Adolescence
Netflix
Netflix has a new hit show, British crime drama, Adolescence, with only four episodes, which is unusual even for the genre. But you will quickly learn why this is, as each hour-long episode was filmed entirely in one take.
But was it really?
Yes, yes it was. We have sometimes seen “one-take” shots in film that use a bit of cheating to keep the shot going even if there’s secretly a cut, like a brief clip past a wall or something. But according to its cinematographer, absolutely none of that took place here, and what you see is what you get. These episodes actually were filmed in one-take through a laborious, almost technically impossible process that also demanded an unprecedented set of performances from its cast.
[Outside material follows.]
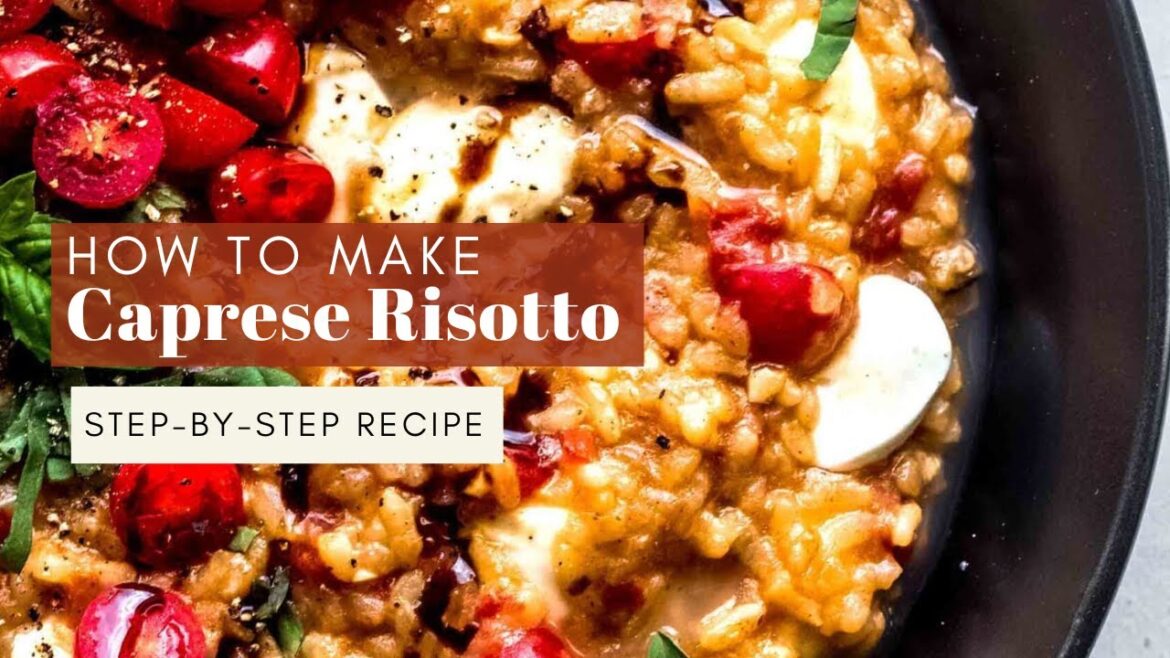 Caprese Tomato Risotto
Some spoilers follow.
Variety has an interview up with Matthew Lewis, the cinematographer on the show, where I’m not sure how many tougher bits of TV cinematography you can even imagine than Adolescence. And yes, it’s all one-take: “There’s no stitching of takes together,” says Lewis “It was one entire shot, whether I wanted it to be or not.”
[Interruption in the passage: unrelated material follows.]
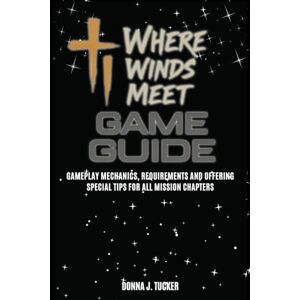 TUCKER, DONNA J. WHERE WINDS MEET GAME GUIDE: Gameplay Mechanics, Requirements and Offering Special Tips for All Mission Chapters TUCKER, DONNA J. WHERE WINDS MEET GAME GUIDE: Gameplay Mechanics, Requirements and Offering Special Tips for All Mission Chapters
How did this work in practice? What was the prep like? He’s got an answer for that as well:
“It’s a lot of planning. You can’t do a shot list, so we didn’t have one. We mapped the area we were using and looked at how the camera would move within it, and we rehearsed it like a dance, between me and the cast. But even before that, Phil and l were looking for locations, and once we had that, we’d plot the route and move all the puzzle pieces until it made sense. The biggest challenge was how to go from a real house to a fake police station. So, we had to find a studio near suburban homes.”
Then, there was a “nightmare” episode, the second one, that takes place entirely in a high school with dozens and dozens of children:
“It was an absolute nightmare. All of the kids are from the school we were filming in. The AD did a fantastic job of coordinating their movements. Every teacher was an AD, when the camera wasn’t pointing at them, they were ushering people through. From a crowd perspective, it was very ambitious, but the kids were game for making it work.”
Adolescence
Netflix
One of the great mysteries of the show was how total newcomer, Owen Cooper, who plays murder suspect Jamie Miller, was able to perform the way he did in this series, including episode three, a one-take that’s an entire interview of just him and a psychologist, which ranges from pleading to intimidation to tears, again, all in one continuous shot.
Apparently a big reason he was so good at this, in addition to being a great actor at baseline, was because this was his first onscreen acting role, so he didn’t know any other way of filming. They’d ask him to do something and he’d just do it with no real notes, thinking the way it was supposed to be done. “His naiveté was a superpower,” says Lewis.